Tackling long-term challenges
Among the other issues EU4Health aims to address are:
- Providing affordable good quality healthcare to all, by removing health inequalities
- Scaling up the use of digital innovations
- Tackling non-communicable diseases by improving diagnosis, prevention and care, in particular cancer, cardiovascular diseases, diabetes, mental health (the goal is to reduce premature mortality by one third by 2030)
- Advocating the prudent use of antibiotics and fighting antimicrobial resistance
- Improving vaccination coverage rates in member states
- Expanding successful initiatives, such as the European Reference Networks connecting healthcare professionals to support patients affected by rare diseases
- Tackling the impact of environmental pollution and demographic changes, including an ageing population, on public health
- Tailor made support and advice to countries
- Training for healthcare professionals for deployment across the EU
- Audits of member states’ preparedness and response arrangements
- Clinical trials to speed up the development of medicines and vaccines
- Cross-border collaboration and partnerships
- Conducting studies, data collection and benchmarking
Further investment in health will be provided through other EU programmes including the European regional development and cohesion funds for medical infrastructure, Horizon Europe for health research and innovation, ESF+ for training and support for vulnerable groups in accessing healthcare.
Parliament is asking for a European Health Union
In a resolution adopted on 10 July, Parliament set out its principles for a post Covid EU health strategy. MEPs again stressed the need to draw the right lessons from the coronavirus pandemic, calling for a European Health Union with stronger tools to deal with future health emergencies.

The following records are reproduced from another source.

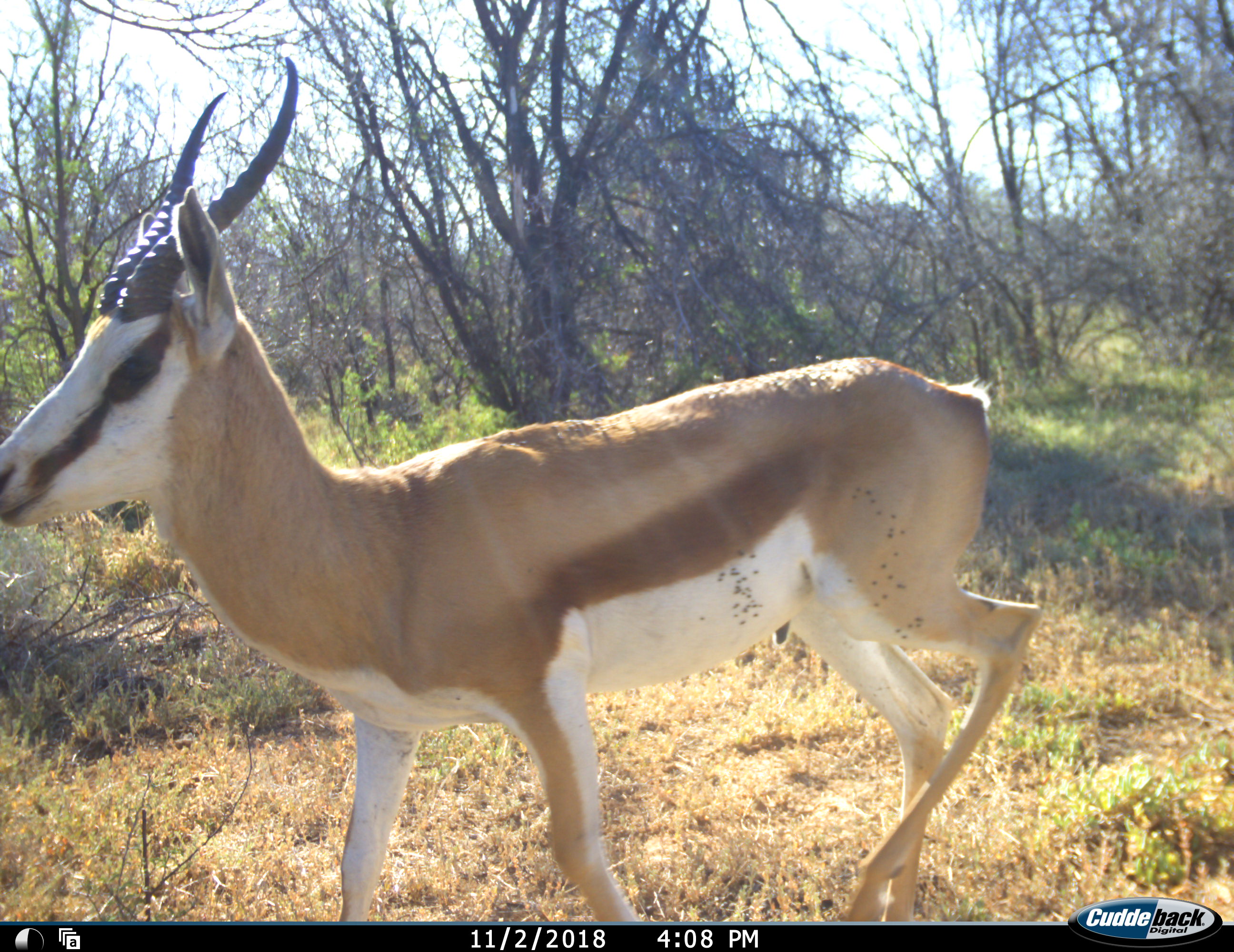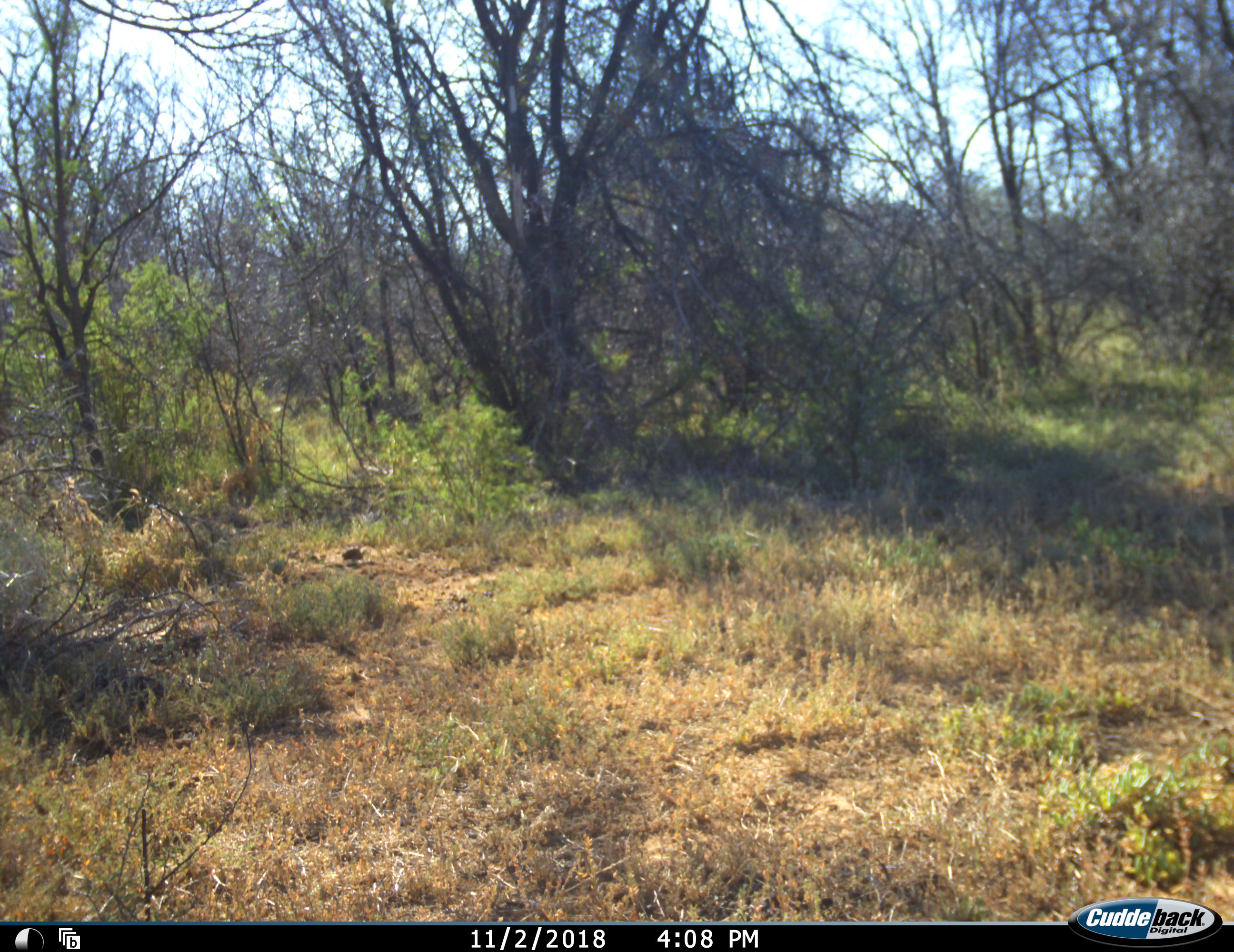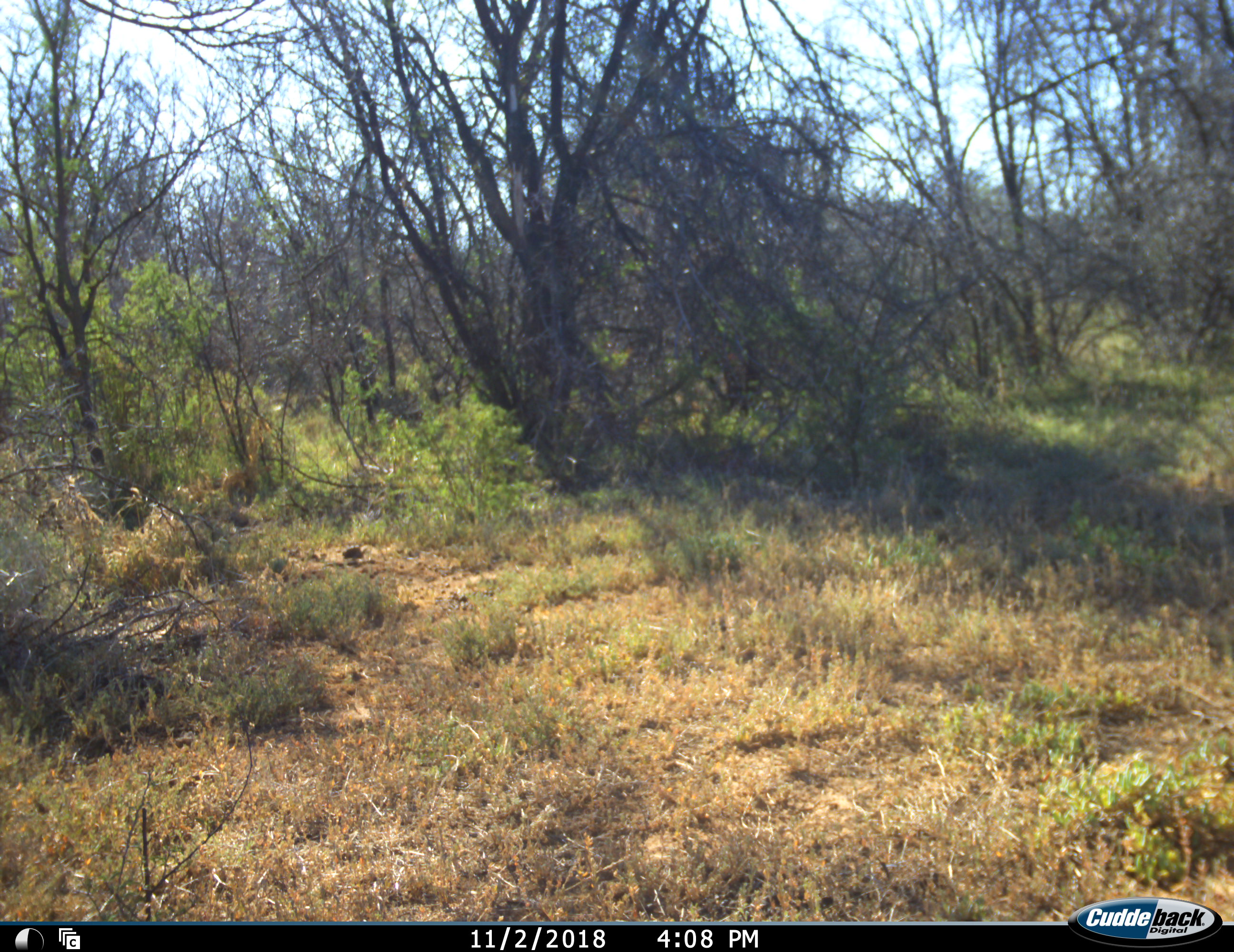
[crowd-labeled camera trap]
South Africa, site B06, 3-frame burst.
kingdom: Animalia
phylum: Chordata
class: Mammalia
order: Artiodactyla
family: Bovidae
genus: Antidorcas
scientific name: Antidorcas marsupialis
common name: springbok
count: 1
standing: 0%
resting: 0%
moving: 100%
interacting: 0%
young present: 0%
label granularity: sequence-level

On 11 November, the Commission presented a set of proposals for creating a European Health Union, These include strengthening the EU’s crisis management to cope with serious cross-border health threats and stronger mandates for the European Centre for Disease Control and Prevention and the European Medicines Agency.
Parliament had consistently promoted the establishment of a coherent EU public health policy. In a resolution adopted on 17 April, Parliament also called for a dedicated budget to support national healthcare sectors during the crisis, as well as for investment post-crisis to make health-care systems more resilient and focused on those most in need.